Audiobook Revamper

Use AI to shorten and re-narrate audiobooks.

📕 ➔ 🗜️ ➔ 🗣️ ➔ 📗

Why?

Download an audiobook from Audible as an M4B file using OpenAudible.
Chapterize the M4B file into individual M4A audio files using FFMPEG.
Transcribe chapter audio files to text using WhisperX.
Shorten chapter text using Llama or Mixtral.
Narrate new chapters in a custom voice using a text-to-speech model from Eleven Labs.
Combine new chapters into a single M4B file.

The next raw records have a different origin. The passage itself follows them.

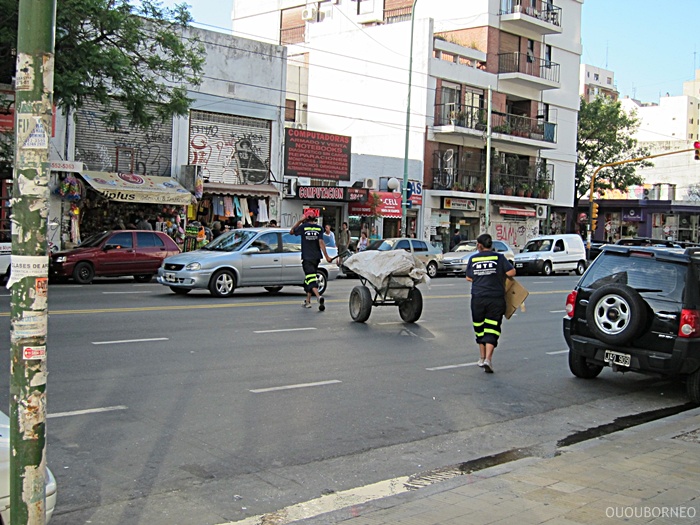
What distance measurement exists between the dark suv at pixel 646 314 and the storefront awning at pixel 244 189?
2135 centimetres

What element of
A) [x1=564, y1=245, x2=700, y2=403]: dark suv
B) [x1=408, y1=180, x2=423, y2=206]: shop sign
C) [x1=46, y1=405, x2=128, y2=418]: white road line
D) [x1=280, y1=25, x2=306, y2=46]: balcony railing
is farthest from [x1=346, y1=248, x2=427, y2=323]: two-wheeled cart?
[x1=280, y1=25, x2=306, y2=46]: balcony railing

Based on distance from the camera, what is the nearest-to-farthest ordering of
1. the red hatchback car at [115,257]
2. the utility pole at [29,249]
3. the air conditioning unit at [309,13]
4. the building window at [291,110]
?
the utility pole at [29,249] < the red hatchback car at [115,257] < the building window at [291,110] < the air conditioning unit at [309,13]

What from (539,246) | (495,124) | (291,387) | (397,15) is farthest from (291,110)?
(291,387)

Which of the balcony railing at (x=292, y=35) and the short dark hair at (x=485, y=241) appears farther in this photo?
the balcony railing at (x=292, y=35)

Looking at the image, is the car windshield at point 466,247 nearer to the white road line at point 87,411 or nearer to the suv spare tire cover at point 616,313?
the suv spare tire cover at point 616,313

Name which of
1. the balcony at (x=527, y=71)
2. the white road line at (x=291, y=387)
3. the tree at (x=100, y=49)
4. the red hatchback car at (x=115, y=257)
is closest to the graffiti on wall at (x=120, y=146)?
the tree at (x=100, y=49)

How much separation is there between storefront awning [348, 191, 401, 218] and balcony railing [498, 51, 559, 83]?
1331cm

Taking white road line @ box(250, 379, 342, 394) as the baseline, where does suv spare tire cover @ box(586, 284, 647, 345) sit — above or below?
above

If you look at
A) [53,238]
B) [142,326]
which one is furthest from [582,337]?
[53,238]

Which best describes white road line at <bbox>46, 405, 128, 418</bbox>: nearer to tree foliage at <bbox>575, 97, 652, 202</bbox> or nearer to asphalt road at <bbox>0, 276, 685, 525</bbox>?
asphalt road at <bbox>0, 276, 685, 525</bbox>

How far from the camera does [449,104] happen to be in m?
41.7

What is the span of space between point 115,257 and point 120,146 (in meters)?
6.71

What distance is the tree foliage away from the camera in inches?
2135

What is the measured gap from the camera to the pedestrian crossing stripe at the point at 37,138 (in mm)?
3635
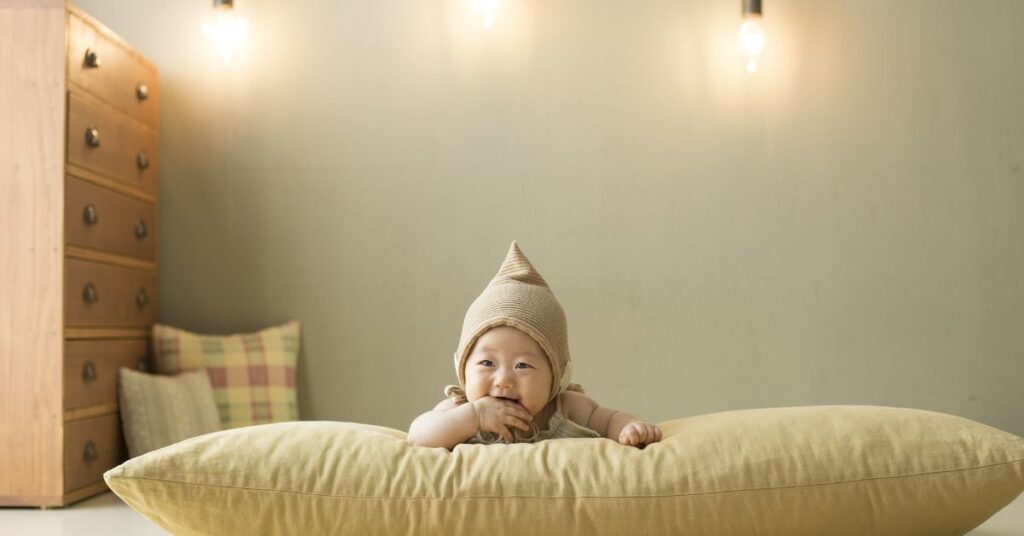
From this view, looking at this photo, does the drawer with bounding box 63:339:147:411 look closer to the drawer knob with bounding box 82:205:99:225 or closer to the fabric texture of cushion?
the fabric texture of cushion

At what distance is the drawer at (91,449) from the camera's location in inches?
105

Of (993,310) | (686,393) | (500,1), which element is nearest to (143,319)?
(500,1)

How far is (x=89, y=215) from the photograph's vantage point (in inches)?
111

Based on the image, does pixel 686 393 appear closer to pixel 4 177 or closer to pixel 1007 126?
pixel 1007 126

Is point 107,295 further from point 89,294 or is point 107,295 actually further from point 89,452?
point 89,452

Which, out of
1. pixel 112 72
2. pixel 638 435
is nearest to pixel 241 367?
pixel 112 72

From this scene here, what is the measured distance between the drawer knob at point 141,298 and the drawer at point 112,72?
576 mm

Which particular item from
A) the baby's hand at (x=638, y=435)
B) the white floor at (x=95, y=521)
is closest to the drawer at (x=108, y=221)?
the white floor at (x=95, y=521)

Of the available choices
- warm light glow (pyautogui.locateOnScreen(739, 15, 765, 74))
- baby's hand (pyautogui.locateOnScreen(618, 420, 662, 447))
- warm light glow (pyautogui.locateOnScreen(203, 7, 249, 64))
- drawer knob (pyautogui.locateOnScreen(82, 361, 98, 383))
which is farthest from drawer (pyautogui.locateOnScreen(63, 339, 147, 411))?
warm light glow (pyautogui.locateOnScreen(739, 15, 765, 74))

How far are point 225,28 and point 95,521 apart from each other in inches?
67.6

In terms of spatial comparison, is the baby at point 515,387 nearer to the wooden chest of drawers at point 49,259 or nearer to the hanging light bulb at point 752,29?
the wooden chest of drawers at point 49,259

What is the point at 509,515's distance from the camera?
1524 millimetres

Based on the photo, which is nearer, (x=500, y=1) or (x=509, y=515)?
(x=509, y=515)

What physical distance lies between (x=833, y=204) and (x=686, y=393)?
32.2 inches
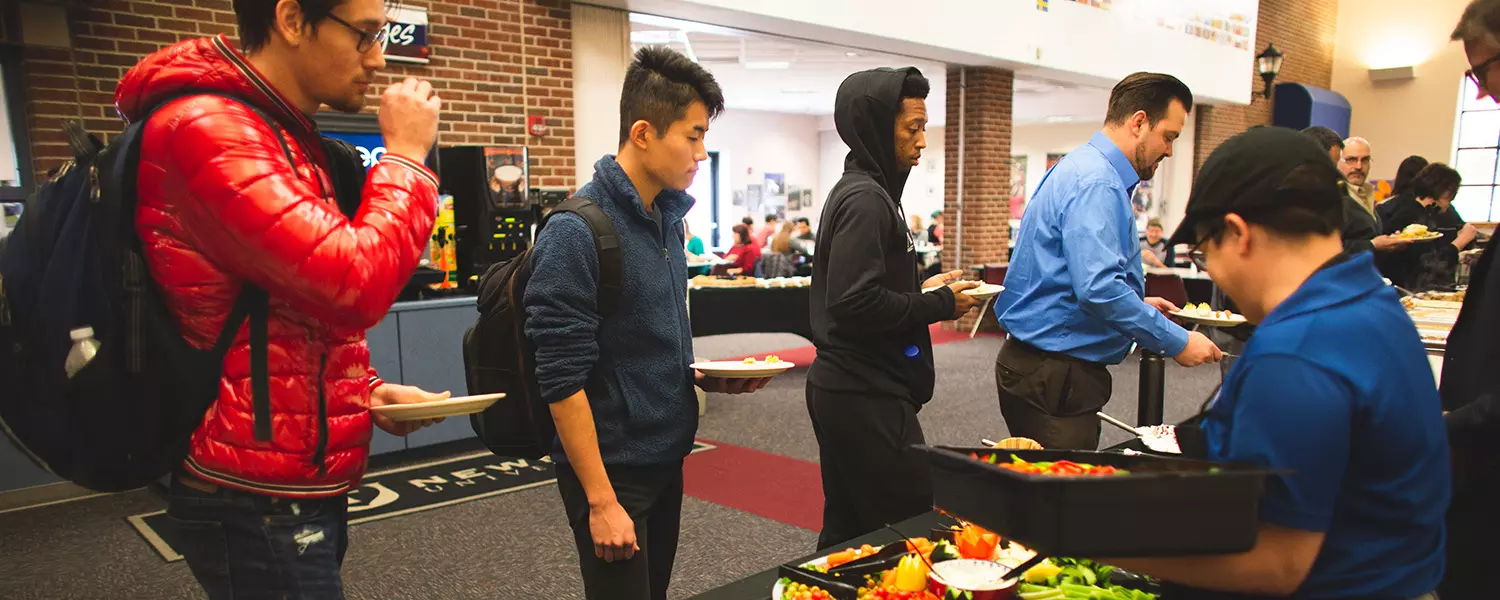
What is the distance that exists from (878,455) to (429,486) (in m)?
3.04

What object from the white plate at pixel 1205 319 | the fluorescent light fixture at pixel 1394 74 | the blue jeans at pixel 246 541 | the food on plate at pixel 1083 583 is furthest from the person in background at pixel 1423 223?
the fluorescent light fixture at pixel 1394 74

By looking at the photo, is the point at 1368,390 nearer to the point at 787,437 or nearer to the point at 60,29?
the point at 787,437

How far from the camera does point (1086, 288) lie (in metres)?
2.46

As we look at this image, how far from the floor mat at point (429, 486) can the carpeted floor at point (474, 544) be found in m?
0.08

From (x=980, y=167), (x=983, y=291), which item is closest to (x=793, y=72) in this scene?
(x=980, y=167)

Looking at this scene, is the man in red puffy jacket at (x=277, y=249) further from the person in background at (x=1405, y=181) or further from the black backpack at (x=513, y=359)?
the person in background at (x=1405, y=181)

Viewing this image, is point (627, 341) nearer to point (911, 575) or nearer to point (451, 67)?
point (911, 575)

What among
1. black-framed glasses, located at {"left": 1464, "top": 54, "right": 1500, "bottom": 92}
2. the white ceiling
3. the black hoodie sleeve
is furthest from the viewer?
the white ceiling

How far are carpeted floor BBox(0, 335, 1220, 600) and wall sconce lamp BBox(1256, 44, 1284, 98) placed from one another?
10.4 metres

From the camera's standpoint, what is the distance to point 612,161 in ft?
5.85

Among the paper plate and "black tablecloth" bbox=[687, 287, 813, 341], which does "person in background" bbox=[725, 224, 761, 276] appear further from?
the paper plate

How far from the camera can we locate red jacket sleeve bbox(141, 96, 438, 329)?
1044 mm

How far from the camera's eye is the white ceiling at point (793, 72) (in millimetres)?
8920

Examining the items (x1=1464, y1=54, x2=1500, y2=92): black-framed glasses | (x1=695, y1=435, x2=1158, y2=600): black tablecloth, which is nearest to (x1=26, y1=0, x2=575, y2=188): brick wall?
(x1=695, y1=435, x2=1158, y2=600): black tablecloth
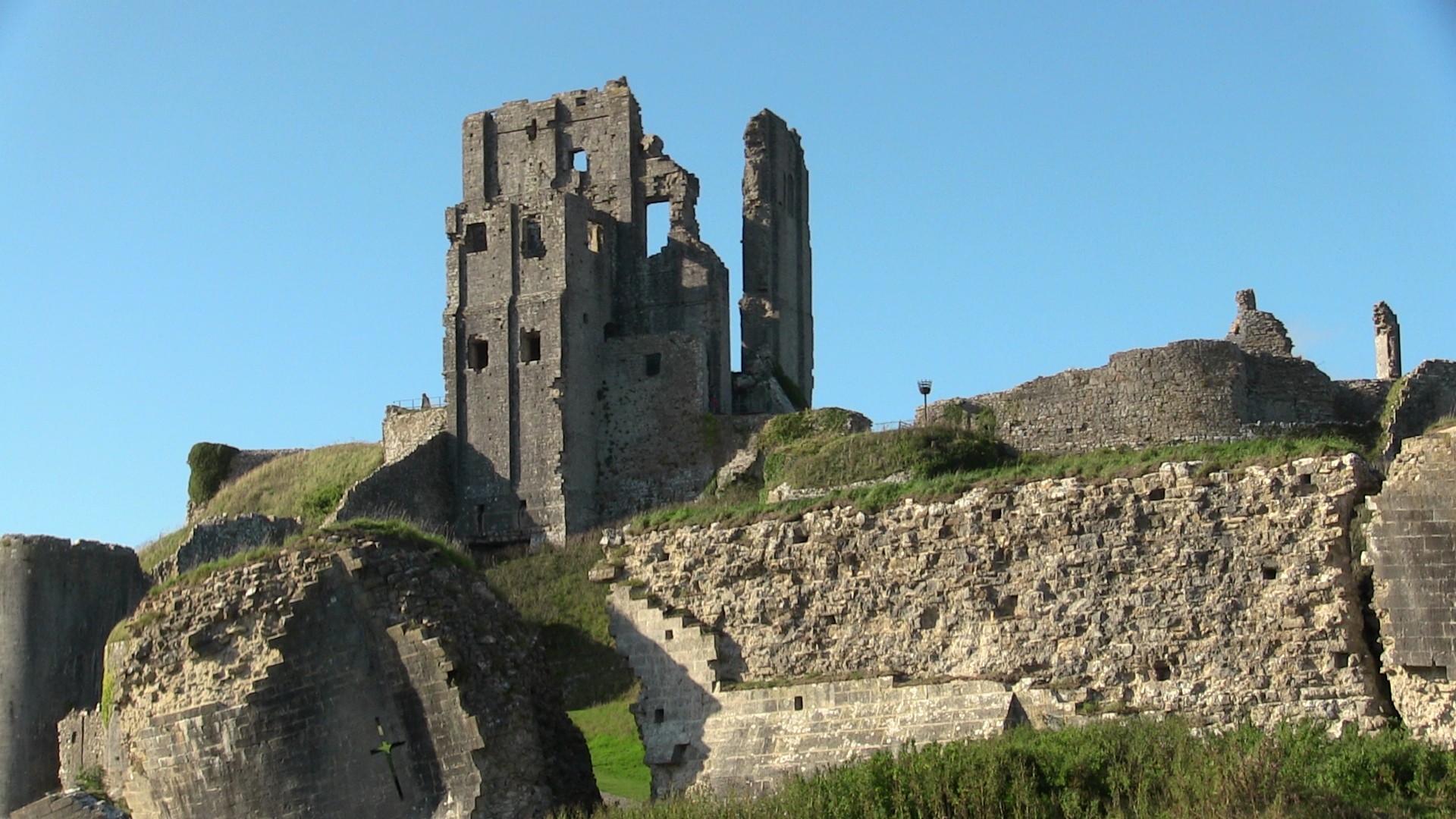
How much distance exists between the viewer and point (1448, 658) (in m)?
19.3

export REPLICATE_TOKEN=r8_foobarbazzledazzle
export ELEVEN_LABS_API_KEY=eleventybillion

Install Python dependencies and run the script:

pip install -r requirements.txt

Split audiobook into individual chapters

python chapterize audiobook.m4b

Redo a chapter, shortened and renarrated

python compose.py chapters/*.mp3

Play with models in the browser. When first tinkering with an unfamiliar model, running it on Replicate's web UI makes it easier to get started, play with inputs, visualize outputs, then grab some code and run with it.
Use the Replicate dashboard to dig into your recent predictions and get a helpful view of inputs, outputs, and metrics.
Use Replicate deployments. Deploying your own copy of a model on Replicate gives you control over min/max instances, so you can keep a model on while you're prototyping and turn it down to zero when you're done.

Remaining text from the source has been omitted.